DATA LISTING: Begin
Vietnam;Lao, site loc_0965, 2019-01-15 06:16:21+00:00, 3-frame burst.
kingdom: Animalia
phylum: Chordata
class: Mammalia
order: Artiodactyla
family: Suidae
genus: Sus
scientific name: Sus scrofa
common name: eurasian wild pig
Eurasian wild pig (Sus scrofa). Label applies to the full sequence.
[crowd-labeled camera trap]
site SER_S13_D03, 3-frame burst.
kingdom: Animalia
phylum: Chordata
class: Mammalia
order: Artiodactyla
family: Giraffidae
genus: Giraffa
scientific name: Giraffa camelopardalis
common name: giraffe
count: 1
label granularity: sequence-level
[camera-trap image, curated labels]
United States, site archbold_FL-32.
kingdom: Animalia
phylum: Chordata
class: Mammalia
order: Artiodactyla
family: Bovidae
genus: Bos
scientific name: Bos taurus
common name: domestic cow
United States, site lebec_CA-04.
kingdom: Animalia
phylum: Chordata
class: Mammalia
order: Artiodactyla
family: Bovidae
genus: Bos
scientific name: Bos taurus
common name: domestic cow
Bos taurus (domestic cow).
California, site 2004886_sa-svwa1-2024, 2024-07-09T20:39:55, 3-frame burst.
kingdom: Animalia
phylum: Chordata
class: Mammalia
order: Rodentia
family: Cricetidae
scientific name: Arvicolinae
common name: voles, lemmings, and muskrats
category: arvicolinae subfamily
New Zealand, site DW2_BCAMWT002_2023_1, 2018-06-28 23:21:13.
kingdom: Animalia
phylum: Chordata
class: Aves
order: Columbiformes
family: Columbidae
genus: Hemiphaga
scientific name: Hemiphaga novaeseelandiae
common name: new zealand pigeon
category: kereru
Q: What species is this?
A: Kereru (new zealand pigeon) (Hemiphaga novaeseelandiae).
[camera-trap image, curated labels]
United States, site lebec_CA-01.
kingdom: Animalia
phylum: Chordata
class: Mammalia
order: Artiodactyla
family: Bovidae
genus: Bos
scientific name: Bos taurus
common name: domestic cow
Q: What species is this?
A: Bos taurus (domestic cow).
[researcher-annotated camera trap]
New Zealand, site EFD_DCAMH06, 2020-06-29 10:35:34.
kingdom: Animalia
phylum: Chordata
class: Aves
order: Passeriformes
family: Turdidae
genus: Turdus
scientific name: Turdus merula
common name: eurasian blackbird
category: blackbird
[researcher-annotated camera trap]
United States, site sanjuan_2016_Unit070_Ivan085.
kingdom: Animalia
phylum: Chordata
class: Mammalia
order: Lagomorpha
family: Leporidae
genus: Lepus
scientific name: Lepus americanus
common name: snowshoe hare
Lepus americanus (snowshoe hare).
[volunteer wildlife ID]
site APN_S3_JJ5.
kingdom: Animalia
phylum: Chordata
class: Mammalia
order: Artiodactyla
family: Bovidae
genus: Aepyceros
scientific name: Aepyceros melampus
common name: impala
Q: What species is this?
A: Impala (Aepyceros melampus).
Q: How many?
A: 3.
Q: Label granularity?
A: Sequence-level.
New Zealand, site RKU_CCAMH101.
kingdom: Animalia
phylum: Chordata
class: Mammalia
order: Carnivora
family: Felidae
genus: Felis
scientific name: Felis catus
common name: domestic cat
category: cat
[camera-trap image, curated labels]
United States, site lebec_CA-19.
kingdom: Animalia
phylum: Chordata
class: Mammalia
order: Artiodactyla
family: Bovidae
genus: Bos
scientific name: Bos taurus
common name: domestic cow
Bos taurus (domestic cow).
DATA LISTING: End
## TRY IT
Write all of the records out exactly, including every line.

## RESPONSE BELOW
Vietnam;Lao, site loc_0965, 2019-01-15 06:16:21+00:00, 3-frame burst.
kingdom: Animalia
phylum: Chordata
class: Mammalia
order: Artiodactyla
family: Suidae
genus: Sus
scientific name: Sus scrofa
common name: eurasian wild pig
Eurasian wild pig (Sus scrofa). Label applies to the full sequence.
[crowd-labeled camera trap]
site SER_S13_D03, 3-frame burst.
kingdom: Animalia
phylum: Chordata
class: Mammalia
order: Artiodactyla
family: Giraffidae
genus: Giraffa
scientific name: Giraffa camelopardalis
common name: giraffe
count: 1
label granularity: sequence-level
[camera-trap image, curated labels]
United States, site archbold_FL-32.
kingdom: Animalia
phylum: Chordata
class: Mammalia
order: Artiodactyla
family: Bovidae
genus: Bos
scientific name: Bos taurus
common name: domestic cow
United States, site lebec_CA-04.
kingdom: Animalia
phylum: Chordata
class: Mammalia
order: Artiodactyla
family: Bovidae
genus: Bos
scientific name: Bos taurus
common name: domestic cow
Bos taurus (domestic cow).
California, site 2004886_sa-svwa1-2024, 2024-07-09T20:39:55, 3-frame burst.
kingdom: Animalia
phylum: Chordata
class: Mammalia
order: Rodentia
family: Cricetidae
scientific name: Arvicolinae
common name: voles, lemmings, and muskrats
category: arvicolinae subfamily
New Zealand, site DW2_BCAMWT002_2023_1, 2018-06-28 23:21:13.
kingdom: Animalia
phylum: Chordata
class: Aves
order: Columbiformes
family: Columbidae
genus: Hemiphaga
scientific name: Hemiphaga novaeseelandiae
common name: new zealand pigeon
category: kereru
Q: What species is this?
A: Kereru (new zealand pigeon) (Hemiphaga novaeseelandiae).
[camera-trap image, curated labels]
United States, site lebec_CA-01.
kingdom: Animalia
phylum: Chordata
class: Mammalia
order: Artiodactyla
family: Bovidae
genus: Bos
scientific name: Bos taurus
common name: domestic cow
Q: What species is this?
A: Bos taurus (domestic cow).
[researcher-annotated camera trap]
New Zealand, site EFD_DCAMH06, 2020-06-29 10:35:34.
kingdom: Animalia
phylum: Chordata
class: Aves
order: Passeriformes
family: Turdidae
genus: Turdus
scientific name: Turdus merula
common name: eurasian blackbird
category: blackbird
[researcher-annotated camera trap]
United States, site sanjuan_2016_Unit070_Ivan085.
kingdom: Animalia
phylum: Chordata
class: Mammalia
order: Lagomorpha
family: Leporidae
genus: Lepus
scientific name: Lepus americanus
common name: snowshoe hare
Lepus americanus (snowshoe hare).
[volunteer wildlife ID]
site APN_S3_JJ5.
kingdom: Animalia
phylum: Chordata
class: Mammalia
order: Artiodactyla
family: Bovidae
genus: Aepyceros
scientific name: Aepyceros melampus
common name: impala
Q: What species is this?
A: Impala (Aepyceros melampus).
Q: How many?
A: 3.
Q: Label granularity?
A: Sequence-level.
New Zealand, site RKU_CCAMH101.
kingdom: Animalia
phylum: Chordata
class: Mammalia
order: Carnivora
family: Felidae
genus: Felis
scientific name: Felis catus
common name: domestic cat
category: cat
[camera-trap image, curated labels]
United States, site lebec_CA-19.
kingdom: Animalia
phylum: Chordata
class: Mammalia
order: Artiodactyla
family: Bovidae
genus: Bos
scientific name: Bos taurus
common name: domestic cow
Bos taurus (domestic cow).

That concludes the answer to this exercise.